YOUR GOAL:
From the line that includes "Which would you say, from" to the last line of the data, quote each line precisely; both boundary lines belong in the answer.

DATA SUPPLIED:

****************

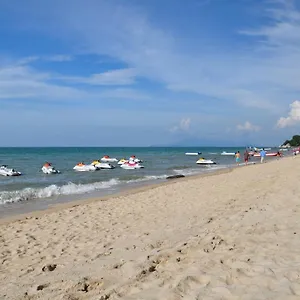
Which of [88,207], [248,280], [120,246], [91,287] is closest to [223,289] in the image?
[248,280]

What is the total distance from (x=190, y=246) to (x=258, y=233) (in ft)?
4.42

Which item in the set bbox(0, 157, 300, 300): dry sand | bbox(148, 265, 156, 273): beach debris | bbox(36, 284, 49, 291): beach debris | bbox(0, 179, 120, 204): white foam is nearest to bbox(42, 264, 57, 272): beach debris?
bbox(0, 157, 300, 300): dry sand

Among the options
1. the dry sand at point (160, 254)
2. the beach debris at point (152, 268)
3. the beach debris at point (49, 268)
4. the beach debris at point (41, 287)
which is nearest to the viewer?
the dry sand at point (160, 254)

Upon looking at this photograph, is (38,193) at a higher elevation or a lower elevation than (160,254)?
lower

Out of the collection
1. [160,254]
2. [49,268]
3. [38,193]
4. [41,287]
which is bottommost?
[38,193]

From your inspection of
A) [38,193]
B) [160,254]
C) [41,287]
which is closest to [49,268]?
[41,287]

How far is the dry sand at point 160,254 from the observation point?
4.31 metres

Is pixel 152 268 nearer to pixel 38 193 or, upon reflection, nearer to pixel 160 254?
pixel 160 254

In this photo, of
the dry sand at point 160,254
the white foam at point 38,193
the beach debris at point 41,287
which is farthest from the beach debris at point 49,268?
the white foam at point 38,193

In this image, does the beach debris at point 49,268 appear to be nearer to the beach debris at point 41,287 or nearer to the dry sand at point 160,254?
the dry sand at point 160,254

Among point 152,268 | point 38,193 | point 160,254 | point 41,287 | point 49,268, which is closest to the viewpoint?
point 41,287

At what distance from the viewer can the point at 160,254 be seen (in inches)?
233

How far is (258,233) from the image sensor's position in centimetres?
662

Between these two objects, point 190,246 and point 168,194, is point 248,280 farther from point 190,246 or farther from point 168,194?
point 168,194
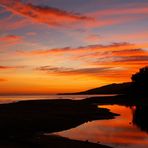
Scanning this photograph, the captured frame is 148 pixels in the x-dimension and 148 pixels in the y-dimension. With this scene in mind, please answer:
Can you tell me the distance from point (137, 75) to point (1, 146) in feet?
379

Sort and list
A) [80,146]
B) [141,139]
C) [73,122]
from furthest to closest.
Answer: [73,122] < [141,139] < [80,146]

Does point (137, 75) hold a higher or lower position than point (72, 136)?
higher

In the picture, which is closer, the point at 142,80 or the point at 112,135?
the point at 112,135

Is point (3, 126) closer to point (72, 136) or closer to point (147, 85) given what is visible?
point (72, 136)

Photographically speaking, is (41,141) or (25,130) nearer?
(41,141)

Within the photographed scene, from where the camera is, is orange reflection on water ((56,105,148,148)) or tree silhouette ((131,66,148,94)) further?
tree silhouette ((131,66,148,94))

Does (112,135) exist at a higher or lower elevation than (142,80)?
lower

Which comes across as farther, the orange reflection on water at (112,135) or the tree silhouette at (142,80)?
the tree silhouette at (142,80)

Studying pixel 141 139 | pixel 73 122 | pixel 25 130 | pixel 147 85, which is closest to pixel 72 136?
pixel 25 130

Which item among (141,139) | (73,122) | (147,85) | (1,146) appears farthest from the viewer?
(147,85)

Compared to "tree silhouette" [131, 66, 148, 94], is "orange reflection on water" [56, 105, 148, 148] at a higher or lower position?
lower

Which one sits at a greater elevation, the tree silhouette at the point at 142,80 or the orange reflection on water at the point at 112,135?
the tree silhouette at the point at 142,80

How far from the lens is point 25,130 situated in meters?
37.0

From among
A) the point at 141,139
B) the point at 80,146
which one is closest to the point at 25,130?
the point at 80,146
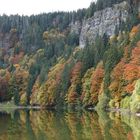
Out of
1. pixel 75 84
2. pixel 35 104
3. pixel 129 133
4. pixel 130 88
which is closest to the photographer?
pixel 129 133

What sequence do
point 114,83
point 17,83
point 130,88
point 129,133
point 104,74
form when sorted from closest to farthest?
point 129,133
point 130,88
point 114,83
point 104,74
point 17,83

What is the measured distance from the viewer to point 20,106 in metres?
167

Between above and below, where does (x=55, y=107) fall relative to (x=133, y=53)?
below

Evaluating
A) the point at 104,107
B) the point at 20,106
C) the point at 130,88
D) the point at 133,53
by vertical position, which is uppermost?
the point at 133,53

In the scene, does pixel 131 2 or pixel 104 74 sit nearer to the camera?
pixel 104 74

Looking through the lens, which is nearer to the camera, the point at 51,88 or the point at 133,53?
the point at 133,53

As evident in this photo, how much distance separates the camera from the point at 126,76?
316 ft

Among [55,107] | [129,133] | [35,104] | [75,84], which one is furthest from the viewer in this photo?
[35,104]

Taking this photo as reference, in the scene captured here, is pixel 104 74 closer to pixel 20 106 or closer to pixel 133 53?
pixel 133 53

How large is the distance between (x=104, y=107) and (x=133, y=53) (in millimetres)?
15580

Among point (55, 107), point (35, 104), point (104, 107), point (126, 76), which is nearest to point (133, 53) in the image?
point (126, 76)

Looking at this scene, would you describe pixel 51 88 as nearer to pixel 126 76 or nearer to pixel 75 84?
pixel 75 84

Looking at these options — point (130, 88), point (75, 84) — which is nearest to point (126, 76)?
point (130, 88)

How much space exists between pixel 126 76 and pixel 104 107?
42.3ft
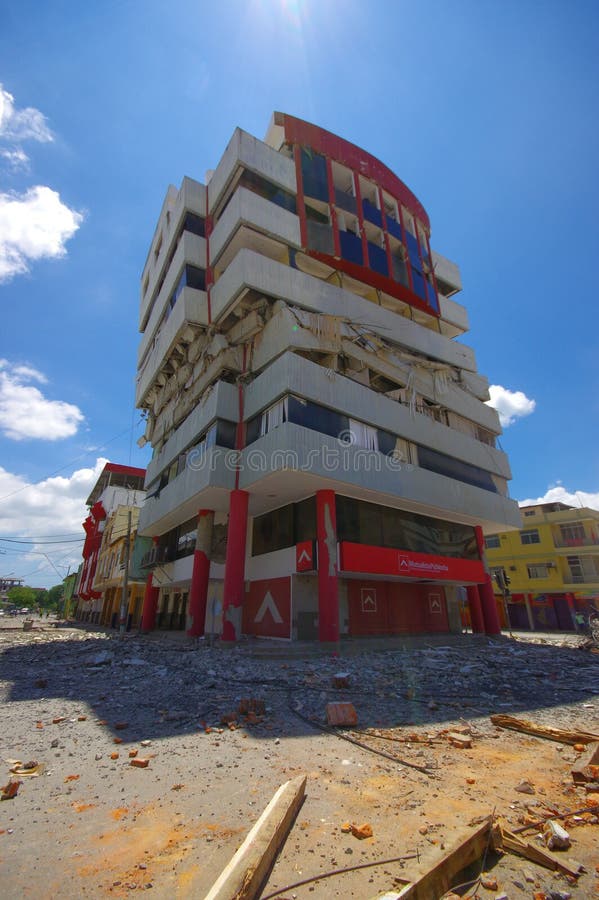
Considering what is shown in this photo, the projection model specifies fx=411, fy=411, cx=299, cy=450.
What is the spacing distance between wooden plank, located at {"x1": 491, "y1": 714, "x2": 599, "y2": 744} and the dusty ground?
224 millimetres

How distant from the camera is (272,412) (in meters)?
18.1

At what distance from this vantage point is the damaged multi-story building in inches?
698

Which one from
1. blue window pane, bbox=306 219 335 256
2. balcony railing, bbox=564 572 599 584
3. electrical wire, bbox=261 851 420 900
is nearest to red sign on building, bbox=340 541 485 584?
electrical wire, bbox=261 851 420 900

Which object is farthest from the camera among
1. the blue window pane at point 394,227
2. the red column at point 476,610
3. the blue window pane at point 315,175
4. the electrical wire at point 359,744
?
the blue window pane at point 394,227

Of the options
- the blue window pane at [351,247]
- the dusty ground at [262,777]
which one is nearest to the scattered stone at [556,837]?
the dusty ground at [262,777]

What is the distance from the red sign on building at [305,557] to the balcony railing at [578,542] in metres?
32.3

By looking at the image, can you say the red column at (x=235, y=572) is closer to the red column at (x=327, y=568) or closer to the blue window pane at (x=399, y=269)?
the red column at (x=327, y=568)

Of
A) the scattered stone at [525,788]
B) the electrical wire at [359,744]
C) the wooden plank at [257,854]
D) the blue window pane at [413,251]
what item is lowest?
the electrical wire at [359,744]

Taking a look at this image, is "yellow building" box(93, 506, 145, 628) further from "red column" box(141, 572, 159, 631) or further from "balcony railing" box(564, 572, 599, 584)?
"balcony railing" box(564, 572, 599, 584)

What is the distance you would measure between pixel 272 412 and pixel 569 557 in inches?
1352

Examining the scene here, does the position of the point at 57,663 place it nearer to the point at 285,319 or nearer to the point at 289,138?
the point at 285,319

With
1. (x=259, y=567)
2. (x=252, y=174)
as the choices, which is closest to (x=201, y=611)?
(x=259, y=567)

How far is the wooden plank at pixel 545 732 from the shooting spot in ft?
19.8

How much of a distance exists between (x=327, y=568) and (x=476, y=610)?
1397cm
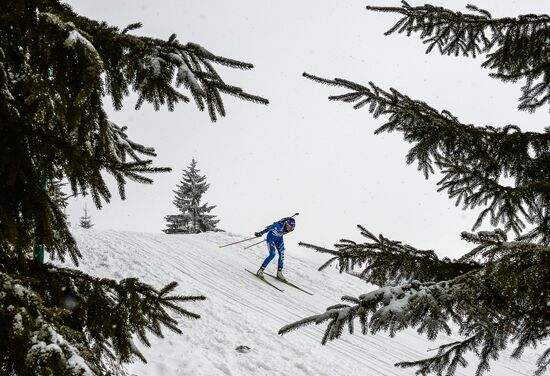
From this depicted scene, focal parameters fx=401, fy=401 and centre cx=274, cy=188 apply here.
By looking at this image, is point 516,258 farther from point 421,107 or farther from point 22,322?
point 22,322

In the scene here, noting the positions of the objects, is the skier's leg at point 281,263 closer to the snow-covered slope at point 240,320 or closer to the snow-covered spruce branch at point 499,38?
the snow-covered slope at point 240,320

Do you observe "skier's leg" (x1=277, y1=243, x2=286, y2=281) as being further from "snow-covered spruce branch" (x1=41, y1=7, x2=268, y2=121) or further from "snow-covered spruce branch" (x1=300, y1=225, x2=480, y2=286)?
"snow-covered spruce branch" (x1=41, y1=7, x2=268, y2=121)

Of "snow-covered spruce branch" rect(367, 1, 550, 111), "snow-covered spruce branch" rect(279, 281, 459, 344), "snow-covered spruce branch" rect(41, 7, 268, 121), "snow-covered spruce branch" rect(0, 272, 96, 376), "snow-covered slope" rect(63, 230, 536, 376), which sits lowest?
"snow-covered slope" rect(63, 230, 536, 376)

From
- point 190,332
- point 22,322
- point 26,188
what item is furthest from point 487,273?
point 190,332

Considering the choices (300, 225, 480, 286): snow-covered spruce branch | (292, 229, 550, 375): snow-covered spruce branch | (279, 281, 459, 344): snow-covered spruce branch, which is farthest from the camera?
(300, 225, 480, 286): snow-covered spruce branch

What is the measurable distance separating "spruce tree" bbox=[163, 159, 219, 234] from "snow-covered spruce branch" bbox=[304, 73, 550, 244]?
35393 millimetres

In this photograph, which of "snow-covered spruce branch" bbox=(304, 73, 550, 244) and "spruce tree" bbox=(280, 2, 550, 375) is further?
"snow-covered spruce branch" bbox=(304, 73, 550, 244)

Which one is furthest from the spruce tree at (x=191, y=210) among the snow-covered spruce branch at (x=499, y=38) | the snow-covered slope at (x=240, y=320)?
the snow-covered spruce branch at (x=499, y=38)

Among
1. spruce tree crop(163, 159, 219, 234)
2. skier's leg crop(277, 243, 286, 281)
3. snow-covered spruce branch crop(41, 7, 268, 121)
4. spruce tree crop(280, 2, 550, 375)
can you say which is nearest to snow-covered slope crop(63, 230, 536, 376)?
skier's leg crop(277, 243, 286, 281)

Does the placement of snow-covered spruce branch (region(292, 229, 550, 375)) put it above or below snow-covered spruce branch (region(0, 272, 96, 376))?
above

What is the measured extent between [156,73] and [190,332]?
699cm

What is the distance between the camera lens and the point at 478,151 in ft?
15.4

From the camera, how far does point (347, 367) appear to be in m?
7.99

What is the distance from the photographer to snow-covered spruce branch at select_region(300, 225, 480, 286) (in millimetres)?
3969
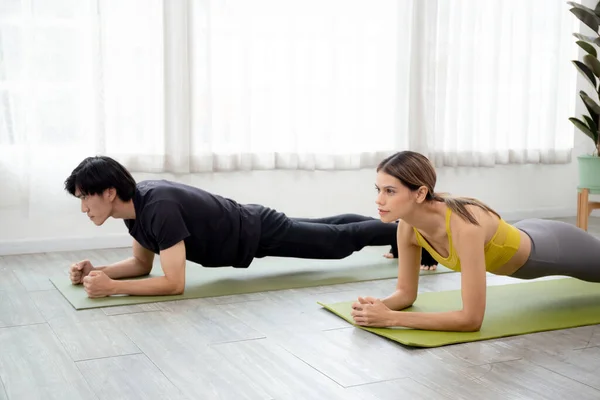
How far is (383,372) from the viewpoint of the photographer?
2.24 metres

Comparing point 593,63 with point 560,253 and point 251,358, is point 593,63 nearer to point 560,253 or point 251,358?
point 560,253

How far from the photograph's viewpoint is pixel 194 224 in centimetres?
315

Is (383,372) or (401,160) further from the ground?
(401,160)

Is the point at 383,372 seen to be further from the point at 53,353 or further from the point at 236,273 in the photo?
the point at 236,273

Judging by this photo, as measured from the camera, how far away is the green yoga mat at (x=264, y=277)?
310cm

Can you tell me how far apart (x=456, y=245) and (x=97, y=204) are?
4.52 ft

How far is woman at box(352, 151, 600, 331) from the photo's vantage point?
2.50m

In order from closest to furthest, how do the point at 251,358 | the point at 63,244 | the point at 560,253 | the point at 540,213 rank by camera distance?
the point at 251,358 < the point at 560,253 < the point at 63,244 < the point at 540,213

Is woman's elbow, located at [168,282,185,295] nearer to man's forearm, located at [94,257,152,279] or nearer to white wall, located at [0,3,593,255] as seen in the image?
man's forearm, located at [94,257,152,279]

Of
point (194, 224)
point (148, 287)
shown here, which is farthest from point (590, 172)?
point (148, 287)

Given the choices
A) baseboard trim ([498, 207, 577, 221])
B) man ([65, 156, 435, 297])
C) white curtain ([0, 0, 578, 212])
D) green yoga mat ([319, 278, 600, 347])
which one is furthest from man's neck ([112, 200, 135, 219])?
baseboard trim ([498, 207, 577, 221])

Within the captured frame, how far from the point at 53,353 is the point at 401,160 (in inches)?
49.6

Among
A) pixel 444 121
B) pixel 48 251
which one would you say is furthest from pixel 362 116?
pixel 48 251

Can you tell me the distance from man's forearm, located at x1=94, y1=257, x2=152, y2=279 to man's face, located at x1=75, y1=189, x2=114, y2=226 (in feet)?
1.41
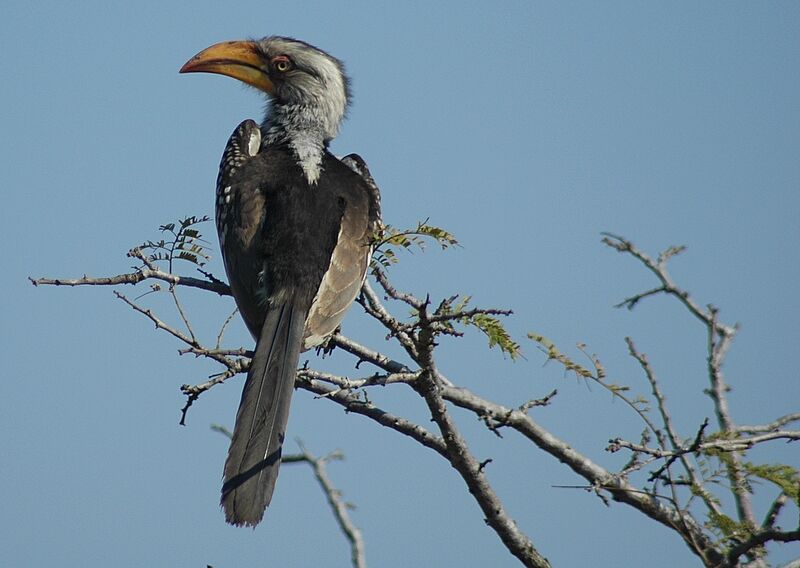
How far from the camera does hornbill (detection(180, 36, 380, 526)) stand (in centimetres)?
425

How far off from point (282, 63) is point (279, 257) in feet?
7.30

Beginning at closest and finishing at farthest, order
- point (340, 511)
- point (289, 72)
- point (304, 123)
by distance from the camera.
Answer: point (340, 511) < point (304, 123) < point (289, 72)

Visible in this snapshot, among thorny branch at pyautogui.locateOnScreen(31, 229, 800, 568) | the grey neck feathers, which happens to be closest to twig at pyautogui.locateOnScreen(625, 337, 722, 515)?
thorny branch at pyautogui.locateOnScreen(31, 229, 800, 568)

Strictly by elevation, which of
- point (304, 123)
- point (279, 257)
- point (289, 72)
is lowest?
point (279, 257)

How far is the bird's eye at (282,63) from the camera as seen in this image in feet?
21.8

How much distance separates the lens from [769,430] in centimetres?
443

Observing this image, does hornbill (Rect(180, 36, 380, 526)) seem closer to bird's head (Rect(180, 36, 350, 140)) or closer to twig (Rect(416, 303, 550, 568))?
bird's head (Rect(180, 36, 350, 140))

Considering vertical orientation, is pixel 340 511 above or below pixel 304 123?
below

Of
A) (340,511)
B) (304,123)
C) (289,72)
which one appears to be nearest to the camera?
(340,511)

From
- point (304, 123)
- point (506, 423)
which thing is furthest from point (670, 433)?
point (304, 123)

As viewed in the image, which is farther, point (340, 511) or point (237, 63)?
point (237, 63)

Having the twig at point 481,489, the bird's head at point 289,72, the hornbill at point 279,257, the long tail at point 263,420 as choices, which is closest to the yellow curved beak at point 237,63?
the bird's head at point 289,72

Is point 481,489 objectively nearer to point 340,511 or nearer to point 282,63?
point 340,511

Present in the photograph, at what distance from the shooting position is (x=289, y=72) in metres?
6.61
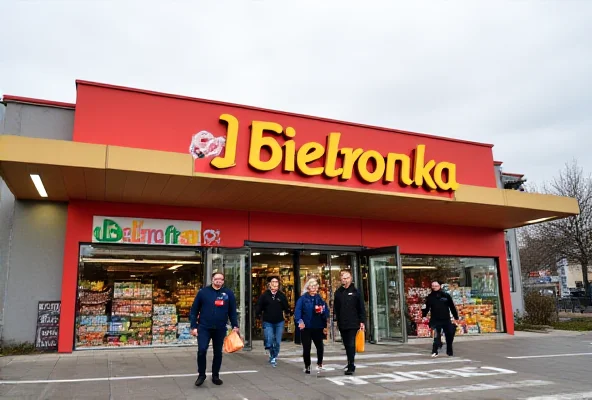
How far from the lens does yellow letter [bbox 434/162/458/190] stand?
12461mm

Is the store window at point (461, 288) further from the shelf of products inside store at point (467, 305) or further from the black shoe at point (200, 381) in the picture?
the black shoe at point (200, 381)

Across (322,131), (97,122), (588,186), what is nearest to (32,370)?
(97,122)

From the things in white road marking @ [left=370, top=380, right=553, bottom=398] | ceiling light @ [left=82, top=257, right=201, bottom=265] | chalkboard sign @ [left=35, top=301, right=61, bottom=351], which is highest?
ceiling light @ [left=82, top=257, right=201, bottom=265]

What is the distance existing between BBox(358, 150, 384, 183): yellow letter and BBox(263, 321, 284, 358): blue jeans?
431 centimetres

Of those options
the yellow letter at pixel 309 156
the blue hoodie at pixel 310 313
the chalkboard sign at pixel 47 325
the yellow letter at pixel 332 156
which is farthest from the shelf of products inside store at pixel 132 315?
the blue hoodie at pixel 310 313

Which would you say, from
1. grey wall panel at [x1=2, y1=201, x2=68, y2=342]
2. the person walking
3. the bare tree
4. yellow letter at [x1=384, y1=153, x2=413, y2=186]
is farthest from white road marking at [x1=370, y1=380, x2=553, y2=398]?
the bare tree

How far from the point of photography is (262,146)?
10.7 m

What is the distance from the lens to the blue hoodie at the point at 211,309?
6.97m

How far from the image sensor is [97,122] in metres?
10.1

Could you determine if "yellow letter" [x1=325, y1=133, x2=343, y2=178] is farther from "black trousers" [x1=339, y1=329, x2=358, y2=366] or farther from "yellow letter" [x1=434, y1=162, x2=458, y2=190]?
"black trousers" [x1=339, y1=329, x2=358, y2=366]

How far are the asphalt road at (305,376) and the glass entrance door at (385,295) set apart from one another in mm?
1526

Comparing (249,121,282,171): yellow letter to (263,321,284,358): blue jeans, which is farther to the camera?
(249,121,282,171): yellow letter

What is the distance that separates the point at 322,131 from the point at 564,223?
799 inches

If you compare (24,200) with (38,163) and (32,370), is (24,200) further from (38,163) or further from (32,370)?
(32,370)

****************

IN RESPONSE:
Which would you say, from
1. grey wall panel at [x1=2, y1=201, x2=68, y2=342]
2. the person walking
3. the bare tree
4. yellow letter at [x1=384, y1=153, x2=413, y2=186]
is farthest from white road marking at [x1=370, y1=380, x2=553, y2=398]?
the bare tree

How far from the point of photography is (262,146)?
10.7 m

What is the distance from the lens to the blue hoodie at the point at 211,309?
6.97m

How far from the image sensor is [97,122] in metres?
10.1

Could you determine if "yellow letter" [x1=325, y1=133, x2=343, y2=178] is farther from "black trousers" [x1=339, y1=329, x2=358, y2=366] or farther from "yellow letter" [x1=434, y1=162, x2=458, y2=190]?
"black trousers" [x1=339, y1=329, x2=358, y2=366]

How far are the asphalt road at (305,376) and the glass entrance door at (385,295) set apart from one another in mm?
1526

Comparing (249,121,282,171): yellow letter to (263,321,284,358): blue jeans, which is farther to the camera?
(249,121,282,171): yellow letter

What is the distance that separates the point at 322,131 from the point at 564,223?
799 inches

If you compare (24,200) with (38,163) and (32,370), is (24,200) further from (38,163) or further from (32,370)?
(32,370)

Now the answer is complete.